Ein Ende in Demut

■ Andrej Kosyrew macht im Kreml das Licht aus

Andrej Kosyrew mußte einfach gehen. Präsident Jelzin nahm das Rücktrittsgesuch seines dienstältesten und umstrittensten Ministers gestern an, geärgert haben wird er sich kein bißchen. Ihr Verhältnis war schon seit längerem erheblich gestört. Kosyrew hatte keine Alternative mehr.

Seit Jelzin ihn im Frühherbst öffentlich gerügt und versuchsweise in die Demission entsandt hat, ihm dann indes nochmals ein Gnadenbrot reichte, hatte der Außenminister seine Glaubwürdigkeit innen wie außen ohnehin eingebüßt. Er ertrug die Demütigung, wie es einem treuen Staatsdiener eigentlich gut zu Gesichte steht – in Demut. Mit der Entscheidung, nun sein Mandat wahrzunehmen, rettet er das, was von seiner Ehre noch übriggeblieben ist. Mit Kosyrew geht ein höchst flexibler Diplomat, der im Laufe seiner Amtszeit mit überraschenden Kurskorrekturen aufwartete, ohne allerdings den Fluchtpunkt seines Vorhabens aus den Augen zu verlieren: Rußlands Integration in den Westen.

:: GESTELLTE AUFGABE ::
Können Sie den Kommentar über Kosyrews Rücktritt im Anschluss an seinen letzten Satz weiterschreiben? Die Datensätze stehen in keinem Zusammenhang mit dem Kommentar.

:: Daten zu räumlichen Beziehungen ::
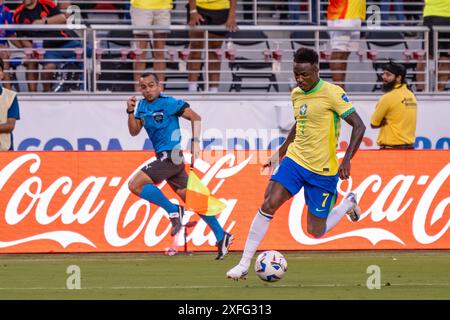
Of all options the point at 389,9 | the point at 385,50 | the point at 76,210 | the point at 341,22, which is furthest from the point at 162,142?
the point at 389,9

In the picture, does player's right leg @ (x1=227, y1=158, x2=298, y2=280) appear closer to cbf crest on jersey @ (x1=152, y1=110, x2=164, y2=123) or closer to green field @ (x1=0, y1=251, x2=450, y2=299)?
green field @ (x1=0, y1=251, x2=450, y2=299)

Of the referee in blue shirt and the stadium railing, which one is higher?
the stadium railing

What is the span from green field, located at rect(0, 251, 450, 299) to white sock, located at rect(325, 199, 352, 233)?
0.58 m

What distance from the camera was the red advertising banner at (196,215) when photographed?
17969 mm

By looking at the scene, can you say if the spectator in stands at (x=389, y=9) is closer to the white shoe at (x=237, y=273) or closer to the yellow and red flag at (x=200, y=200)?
the yellow and red flag at (x=200, y=200)

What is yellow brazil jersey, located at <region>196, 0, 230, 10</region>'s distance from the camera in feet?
70.6

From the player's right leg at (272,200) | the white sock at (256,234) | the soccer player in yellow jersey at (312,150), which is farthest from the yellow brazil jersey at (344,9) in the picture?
the white sock at (256,234)

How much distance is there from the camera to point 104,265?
15.8m

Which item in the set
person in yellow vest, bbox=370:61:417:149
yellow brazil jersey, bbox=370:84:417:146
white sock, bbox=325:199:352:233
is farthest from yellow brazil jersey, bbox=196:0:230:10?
white sock, bbox=325:199:352:233

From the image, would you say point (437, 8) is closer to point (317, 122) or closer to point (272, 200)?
point (317, 122)

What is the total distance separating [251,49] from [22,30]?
14.0ft

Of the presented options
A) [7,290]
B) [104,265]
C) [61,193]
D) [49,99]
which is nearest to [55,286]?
[7,290]

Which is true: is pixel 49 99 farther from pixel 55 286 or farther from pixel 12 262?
pixel 55 286

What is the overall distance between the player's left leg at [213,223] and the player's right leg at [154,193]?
0.86ft
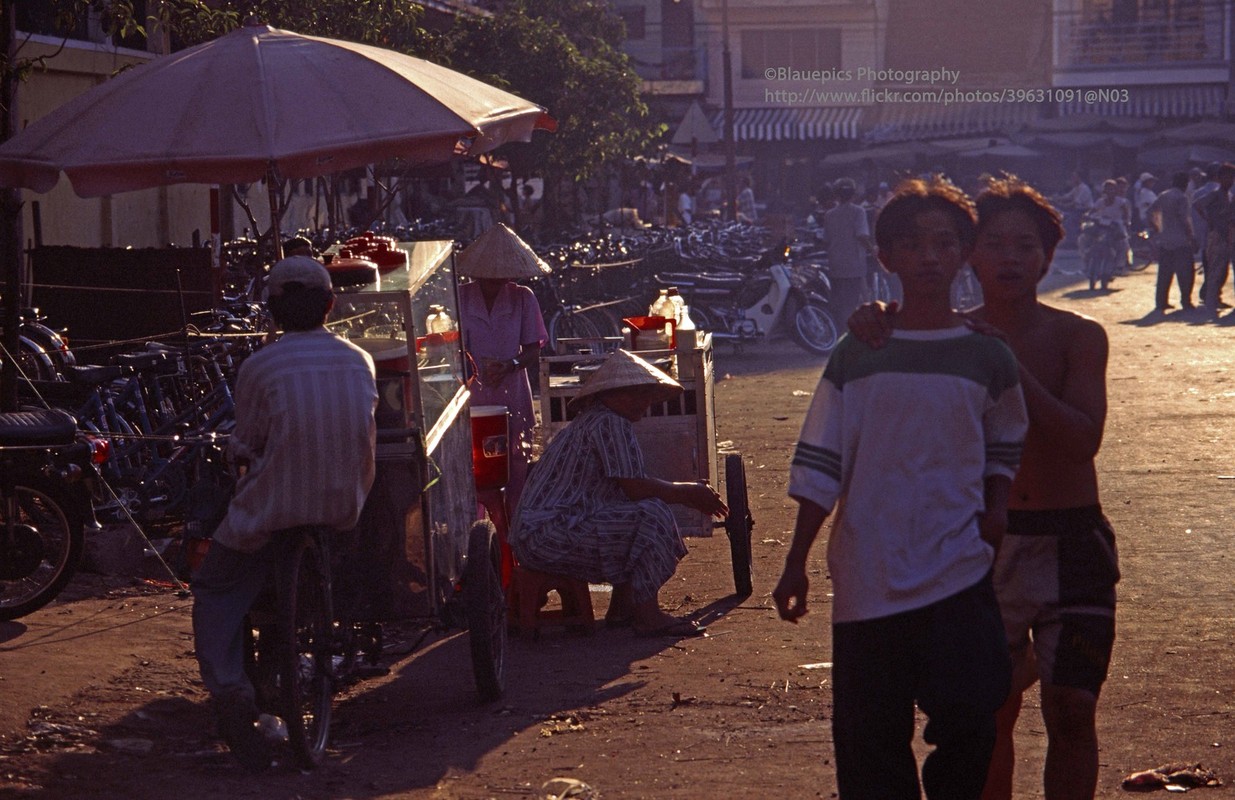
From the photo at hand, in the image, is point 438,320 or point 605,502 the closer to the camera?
point 438,320

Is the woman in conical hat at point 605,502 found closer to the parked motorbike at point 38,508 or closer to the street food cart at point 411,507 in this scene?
the street food cart at point 411,507

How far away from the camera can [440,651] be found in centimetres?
736

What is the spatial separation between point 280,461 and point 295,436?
0.29 feet

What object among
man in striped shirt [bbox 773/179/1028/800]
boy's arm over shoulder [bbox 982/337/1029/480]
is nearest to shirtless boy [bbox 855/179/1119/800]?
boy's arm over shoulder [bbox 982/337/1029/480]

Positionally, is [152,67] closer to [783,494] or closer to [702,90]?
[783,494]

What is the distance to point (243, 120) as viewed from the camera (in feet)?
21.8

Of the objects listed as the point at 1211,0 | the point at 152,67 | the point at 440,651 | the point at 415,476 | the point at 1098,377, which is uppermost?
the point at 1211,0

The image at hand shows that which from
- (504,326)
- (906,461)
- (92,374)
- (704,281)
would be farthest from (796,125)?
(906,461)

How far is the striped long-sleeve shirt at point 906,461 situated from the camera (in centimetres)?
368

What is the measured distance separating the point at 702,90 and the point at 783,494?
42.7 meters

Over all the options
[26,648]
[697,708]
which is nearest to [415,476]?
[697,708]

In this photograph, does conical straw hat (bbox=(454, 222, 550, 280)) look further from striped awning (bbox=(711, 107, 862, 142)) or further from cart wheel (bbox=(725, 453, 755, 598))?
striped awning (bbox=(711, 107, 862, 142))

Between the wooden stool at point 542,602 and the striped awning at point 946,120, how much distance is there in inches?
1760

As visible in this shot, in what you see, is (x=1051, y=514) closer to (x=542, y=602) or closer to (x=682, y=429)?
(x=542, y=602)
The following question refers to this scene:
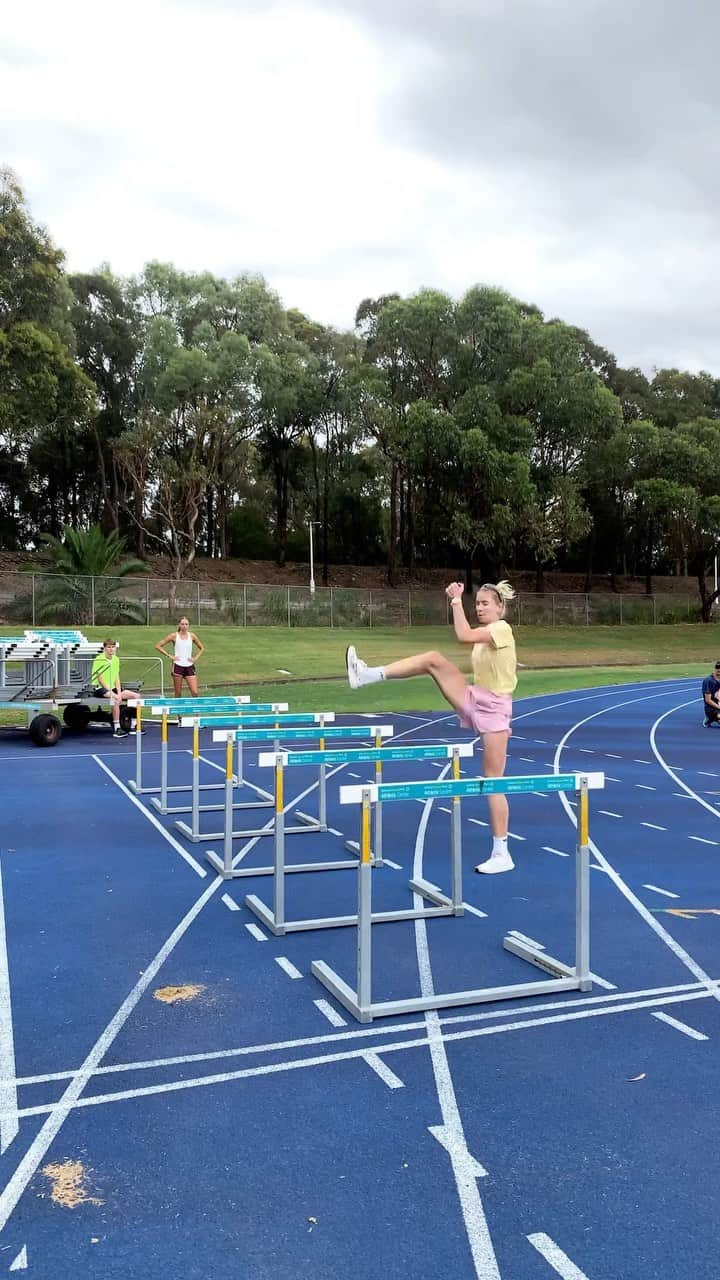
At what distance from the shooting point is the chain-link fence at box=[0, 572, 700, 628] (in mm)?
36438

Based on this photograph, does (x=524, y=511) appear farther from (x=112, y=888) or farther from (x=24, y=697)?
(x=112, y=888)

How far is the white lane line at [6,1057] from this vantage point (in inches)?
154

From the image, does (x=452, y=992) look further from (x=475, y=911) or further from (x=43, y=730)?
(x=43, y=730)

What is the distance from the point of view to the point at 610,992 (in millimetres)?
5480

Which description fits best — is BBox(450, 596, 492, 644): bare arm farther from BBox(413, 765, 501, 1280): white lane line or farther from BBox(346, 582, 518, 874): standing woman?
BBox(413, 765, 501, 1280): white lane line

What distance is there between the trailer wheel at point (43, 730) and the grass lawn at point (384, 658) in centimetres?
397

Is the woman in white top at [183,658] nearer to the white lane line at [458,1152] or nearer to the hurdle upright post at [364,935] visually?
the white lane line at [458,1152]

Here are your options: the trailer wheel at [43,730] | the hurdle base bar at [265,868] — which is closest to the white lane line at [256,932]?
the hurdle base bar at [265,868]

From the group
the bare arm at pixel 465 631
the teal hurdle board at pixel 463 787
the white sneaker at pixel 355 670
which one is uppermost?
the bare arm at pixel 465 631

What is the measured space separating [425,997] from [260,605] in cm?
3855

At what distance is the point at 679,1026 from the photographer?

:: ERGEBNIS ::
Der Opposition aus Nationalisten und Kommunisten galt der junge Außenminister immer als ein Verräter an den imperialen Interessen Rußlands. Ihm machte man zum Vorwurf, die nationale, auf eine Supermachtrolle ausgerichtete Mission Moskaus nicht mit hinreichendem Nachdruck zu vertreten. Gerade damit bewies Kosyrew seinen Realitätssinn. Nichts läßt sich bewerkstelligen, was von der Wirklichkeit soweit entfernt ist wie der Wunsch, wieder die erste Geige zu spielen. Dennoch stimmte Kosyrew für das heimische Publikum in diese Melodie ein. Auch er schlug die Töne eines flammenden Patrioten an, der sich einiges vorstellen konnte, um die Ehre „Mütterchen Rußlands“ zu retten. Nicht selten sorgte er damit für Irritationen jenseits der Heimat.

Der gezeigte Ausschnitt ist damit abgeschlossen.